Alkira incident

Health Reporting Service Down

Minor Resolved View vendor source →

Alkira experienced a minor incident on May 31, 2023 affecting CACENTRAL-AZURE-1 (Toronto) and CAEAST-AZURE-1 (Quebec City) and 1 more component, lasting 21m. The incident has been resolved; the full update timeline is below.

Started
May 31, 2023, 08:50 PM UTC
Resolved
May 31, 2023, 09:12 PM UTC
Duration
21m
Detected by Pingoru
May 31, 2023, 08:50 PM UTC

Affected components

CACENTRAL-AZURE-1 (Toronto)CAEAST-AZURE-1 (Quebec City)USCENTRAL-AZURE-1 (Texas)USCENTRAL-AZURE-3 (Iowa)USEAST-AZURE-1 (Virginia)USEAST-AZURE-2 (Virginia)

Update timeline

  1. investigating May 31, 2023, 08:50 PM UTC

    We are investigating an issue with Azure regions where the tunnel health reporting service fails.

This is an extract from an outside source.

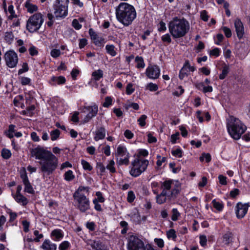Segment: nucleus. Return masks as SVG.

  2. investigating May 31, 2023, 08:53 PM UTC

    We see that provisioning services in these regions are impacted as well.

  3. investigating May 31, 2023, 08:55 PM UTC

    We are continuing to investigate this issue.

  4. investigating May 31, 2023, 09:02 PM UTC

    We are actively working on recovering the services, and we expect to see recovery soon.

  5. investigating May 31, 2023, 09:08 PM UTC

    All the services should have been recovered now. The health of the connectors should be restored to their correct state on the topology.

  6. investigating May 31, 2023, 09:11 PM UTC

    We are continuing to investigate this issue.

  7. resolved May 31, 2023, 09:12 PM UTC

    We have resolved the issue now and are actively monitoring the services. We will post an RCA on this issue soon.

  8. postmortem May 31, 2023, 09:13 PM UTC

    At approximately 20:40 UTC on May 31st, we noticed an increase in workload on one of our infrastructure clusters that are serving USCENTRAL-AZURE-3, USEAST-AZURE-2, CACENTRAL-AZURE-1, CAEAST-AZURE-1, USEAST-AZURE-1 CXP regions. Health reporting and provisioning services were impacted as part of this increased workload. We quickly added more nodes to the infrastructure cluster to remediate and recover the failing services at 21:10 UTC. We don't anticipate this to occur again and are actively reviewing all other regions for any spike in workload. Please reach out to Alkira Support if you have any questions.